SELECTED EXCERPT =
The decision was based on pleadings and a hearing Monday, Sept. 8, in U.S. District Court for the Central District of California, during which ATA Deputy Chief Counsel Robert Digges Jr. reiterated that ATA opposes the concession agreements but supports the ports’ Clean Truck Programs, including the phased retirement of older trucks from the port operations and their replacement with newer, cleaner vehicles. ATA says the port concession agreements that it opposes simply are not needed to meet the ports’ environmental goals.

“A concession-based trucking system is central to the sustainability of the Clean Truck Program and critical in our efforts to aggressively clean the air and operate a safe, secure port,” said Geraldine Knatz, Port of Los Angeles executive director. “This ruling, and our growing list of concession applicants, puts us in a good position for a strong program start.”

ATA says Judge Snyder’s decision was in great part favorable to its position in the case. The Court acknowledged that ATA prevailed on most of the points presented. First, the Court acknowledged that ATA likely would succeed on the argument that the ports’ Clean Truck Programs are preempted by federal law. The court noted, in agreeing with ATA and in following clear Supreme Court guidance on this topic issued earlier this year in Rowe v. New Hampshire Motor Transp. Ass’n., that on the key issue of preemption, “there is a significant likelihood that [ATA] will succeed in showing that the concession agreements fall within the preemption provisions of” Federal Aviation Administration Authorization Act of 1994 (FAAA).

The Court also determined that the ports’ argument that they are sovereign tidelands was without support. In agreeing with ATA’s position on this issue, the Court stated that it “is not convinced that the fact that the ports rest on sovereign tidelands renders them immune from preemption under the FAAA.” Similarly, with respect to the market participant argument presented by the ports, the Court — in agreement with ATA’s position — stated: “Given the problems associated with characterizing the concession agreements as ‘efficient procurement’ or ‘narrow’ in scope, there is significant likelihood that [ATA] will succeed in showing that the market participant exception to preemption does not apply in this case.”

EXTRACTED INFORMATION =
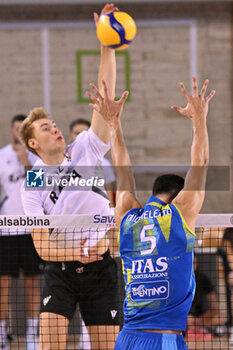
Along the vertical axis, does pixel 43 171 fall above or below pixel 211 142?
below

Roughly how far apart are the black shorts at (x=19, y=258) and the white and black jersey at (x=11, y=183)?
43 cm

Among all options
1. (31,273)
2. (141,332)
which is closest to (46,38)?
(31,273)

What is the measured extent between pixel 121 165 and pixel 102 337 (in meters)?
1.57

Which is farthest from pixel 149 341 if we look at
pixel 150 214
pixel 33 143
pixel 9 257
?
pixel 9 257

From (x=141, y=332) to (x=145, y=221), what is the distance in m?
0.70

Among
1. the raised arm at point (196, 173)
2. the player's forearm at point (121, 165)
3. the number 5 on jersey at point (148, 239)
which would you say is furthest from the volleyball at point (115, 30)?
the number 5 on jersey at point (148, 239)

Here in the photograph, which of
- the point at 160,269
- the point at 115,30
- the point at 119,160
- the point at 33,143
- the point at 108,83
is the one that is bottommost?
the point at 160,269

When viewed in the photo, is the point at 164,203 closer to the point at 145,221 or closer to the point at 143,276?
the point at 145,221

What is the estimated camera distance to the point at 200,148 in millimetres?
3891

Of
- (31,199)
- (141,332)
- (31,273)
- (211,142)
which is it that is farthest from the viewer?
(211,142)

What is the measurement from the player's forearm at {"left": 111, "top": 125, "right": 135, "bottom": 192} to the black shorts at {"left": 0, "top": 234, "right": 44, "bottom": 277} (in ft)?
11.3

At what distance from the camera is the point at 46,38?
467 inches

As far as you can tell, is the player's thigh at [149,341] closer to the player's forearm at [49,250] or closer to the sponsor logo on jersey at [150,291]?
the sponsor logo on jersey at [150,291]

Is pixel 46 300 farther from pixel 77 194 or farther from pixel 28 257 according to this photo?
pixel 28 257
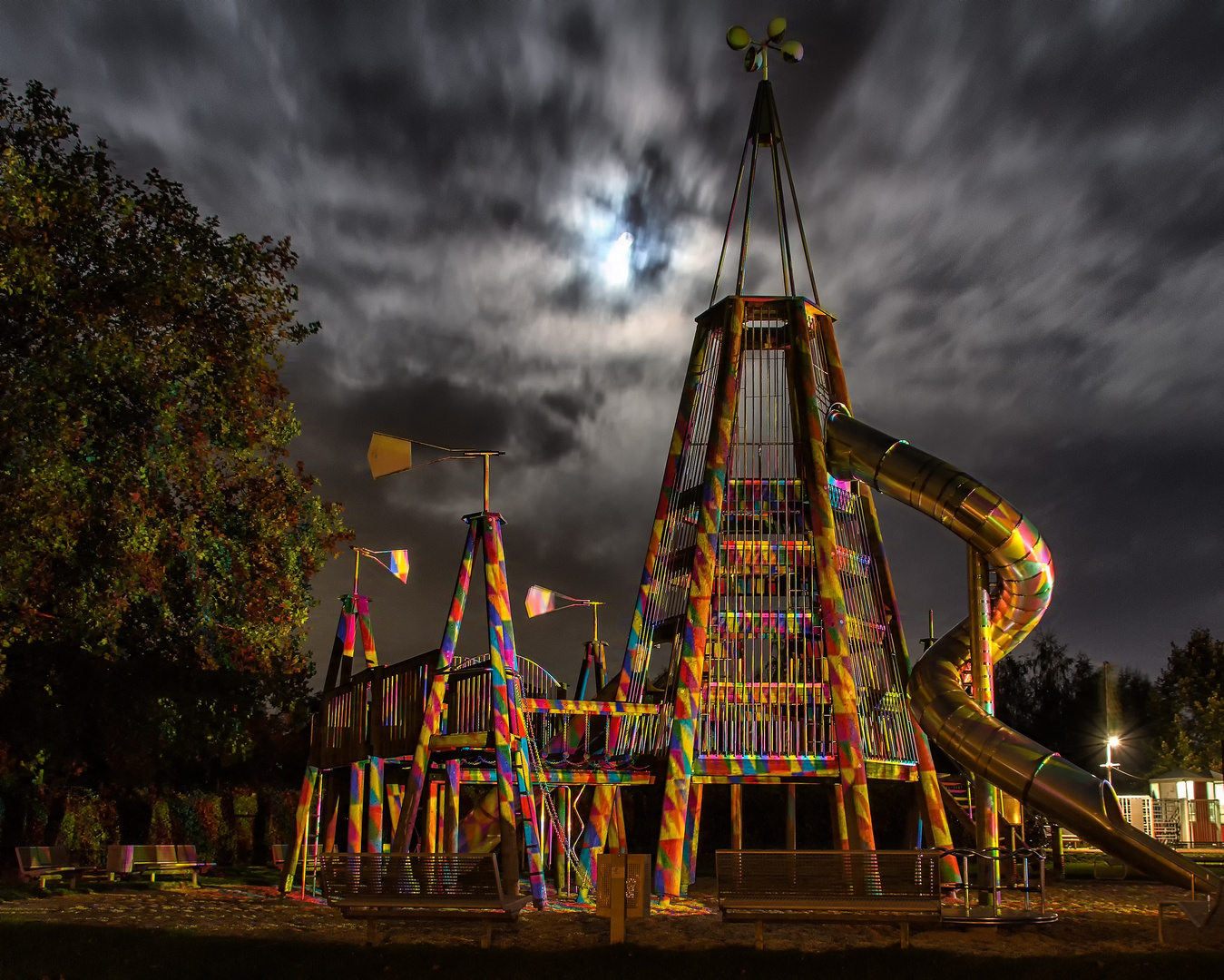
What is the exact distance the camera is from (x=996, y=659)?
15938mm

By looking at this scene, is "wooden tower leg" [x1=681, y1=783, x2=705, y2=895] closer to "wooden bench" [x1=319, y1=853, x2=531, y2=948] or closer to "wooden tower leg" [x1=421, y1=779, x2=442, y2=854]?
"wooden tower leg" [x1=421, y1=779, x2=442, y2=854]

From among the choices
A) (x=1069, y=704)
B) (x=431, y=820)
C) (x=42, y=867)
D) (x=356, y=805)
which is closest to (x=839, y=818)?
(x=431, y=820)

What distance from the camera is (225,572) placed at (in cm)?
1638

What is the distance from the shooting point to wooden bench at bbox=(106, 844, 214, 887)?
1778 cm

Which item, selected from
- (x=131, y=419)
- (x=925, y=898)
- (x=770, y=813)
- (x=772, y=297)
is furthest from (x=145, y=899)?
(x=770, y=813)

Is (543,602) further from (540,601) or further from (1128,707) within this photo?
(1128,707)

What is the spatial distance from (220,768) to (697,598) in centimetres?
1536

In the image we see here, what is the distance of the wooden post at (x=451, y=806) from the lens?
52.0 ft

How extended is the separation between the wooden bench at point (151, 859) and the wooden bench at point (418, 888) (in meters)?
8.37

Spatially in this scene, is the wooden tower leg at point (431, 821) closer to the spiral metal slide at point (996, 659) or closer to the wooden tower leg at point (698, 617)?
the wooden tower leg at point (698, 617)

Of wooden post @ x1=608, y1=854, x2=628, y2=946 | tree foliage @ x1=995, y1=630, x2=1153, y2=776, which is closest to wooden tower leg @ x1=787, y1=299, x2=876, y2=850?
wooden post @ x1=608, y1=854, x2=628, y2=946

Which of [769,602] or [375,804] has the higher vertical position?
[769,602]

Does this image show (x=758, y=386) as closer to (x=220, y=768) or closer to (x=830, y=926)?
(x=830, y=926)

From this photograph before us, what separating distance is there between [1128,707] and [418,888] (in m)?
36.3
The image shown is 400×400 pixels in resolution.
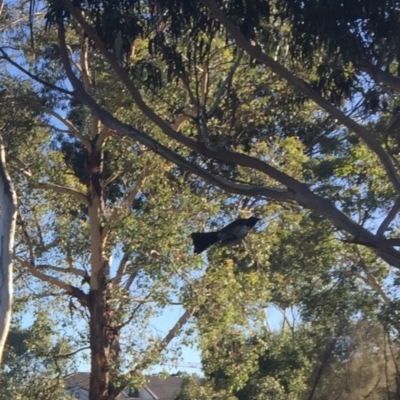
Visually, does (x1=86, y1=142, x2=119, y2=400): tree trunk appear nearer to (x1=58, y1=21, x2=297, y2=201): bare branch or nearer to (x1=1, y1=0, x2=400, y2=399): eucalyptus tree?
(x1=1, y1=0, x2=400, y2=399): eucalyptus tree

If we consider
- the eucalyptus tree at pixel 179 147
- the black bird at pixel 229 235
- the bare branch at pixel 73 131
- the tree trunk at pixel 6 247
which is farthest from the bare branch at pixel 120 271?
the tree trunk at pixel 6 247

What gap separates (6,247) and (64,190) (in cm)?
626

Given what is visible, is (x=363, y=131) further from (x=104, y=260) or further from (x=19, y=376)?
(x=19, y=376)

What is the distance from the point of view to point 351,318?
57.3 feet

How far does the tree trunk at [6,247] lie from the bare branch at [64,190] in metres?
5.46

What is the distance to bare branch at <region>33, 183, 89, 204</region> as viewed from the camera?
16.3 m

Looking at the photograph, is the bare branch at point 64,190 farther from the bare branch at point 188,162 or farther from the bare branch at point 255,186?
the bare branch at point 188,162

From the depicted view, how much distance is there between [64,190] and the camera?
54.7ft

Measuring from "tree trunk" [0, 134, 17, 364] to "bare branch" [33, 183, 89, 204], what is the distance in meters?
5.46

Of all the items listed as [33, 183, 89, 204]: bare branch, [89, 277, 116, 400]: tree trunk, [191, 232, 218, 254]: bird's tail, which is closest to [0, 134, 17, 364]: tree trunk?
[191, 232, 218, 254]: bird's tail

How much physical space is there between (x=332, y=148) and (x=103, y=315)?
6433 mm

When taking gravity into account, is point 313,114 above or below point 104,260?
above

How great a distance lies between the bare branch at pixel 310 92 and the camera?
433 inches

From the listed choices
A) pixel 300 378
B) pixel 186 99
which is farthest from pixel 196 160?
pixel 300 378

DIRECTION 1 = Retype the passage on the trucking association's challenge to the ports' Clean Truck Programs, word for word, between "The decision was" and "ports’ environmental goals.", inclusive.
DIRECTION 2 = Pick up the passage on the trucking association's challenge to the ports' Clean Truck Programs after its final sentence and write what comes next.

RESULT 1 =
The decision was based on pleadings and a hearing Monday, Sept. 8, in U.S. District Court for the Central District of California, during which ATA Deputy Chief Counsel Robert Digges Jr. reiterated that ATA opposes the concession agreements but supports the ports’ Clean Truck Programs, including the phased retirement of older trucks from the port operations and their replacement with newer, cleaner vehicles. ATA says the port concession agreements that it opposes simply are not needed to meet the ports’ environmental goals.

RESULT 2 =
However, the court, in an overbroad interpretation of the safety exception to FAAA preemption, sided with the ports and determined that the security aspects of the ports’ plans were sufficient to qualify the entire agreements as exempt from preemption. At the hearing, ATA vigorously contested the Court’s interpretation of the safety exception and alerted the Court to the fact that the safety exception could not be read so broadly as to swallow the rule of preemption. As noted by ATA, the security protocols mandated under the TWIC program are a key element of national port security and are supported by ATA. Further, ATA noted that such a broad definition of “safety” that includes all aspects of “security” was not in line with congressional intent on the safety exception. ATA says the ports’ efforts to support the concession agreements with the newly minted “security” exception is unsupportable and will be challenged as prompt review of the Court’s decision is pursued.

ATA says it is in full support of the ports’ environmental and security goals and supports the Oct. 1 implementation of the elements of the Clean Truck Program necessary to address those goals, including the ban of pre-1989 trucks and the clean truck fee. Unfortunately, ATA says it is clear that the ports are now in no position to put in place the systems needed to collect the ports’ clean truck fee and administer the ban on pre-1989 trucks by the Oct. 1 program startup date.

In a detailed letter to the ports, the Secretary of the Marine Terminal Operators Agreement noted that the ports’ failure to timely develop and populate the Drayage Truck Registry, which will provide the individual truck data necessary to administer the program, makes it impossible for the Marine Terminal Operators to implement the program. The terminal operators warned the ports that “attempting to implement a program of this type without adequate preparation, testing and outreach could result in long truck lines at terminal gates, decreased productivity and dissatisfaction among truckers, ocean carriers and the shipping public.” To avoid these problems, the operators suggested that collection of the clean truck fee be postponed until Jan. 1 and that the ban of pre-1989 trucks be delayed until at least Nov. 1, 2009, and begun then only if the Drayage Truck Registry was fully in place.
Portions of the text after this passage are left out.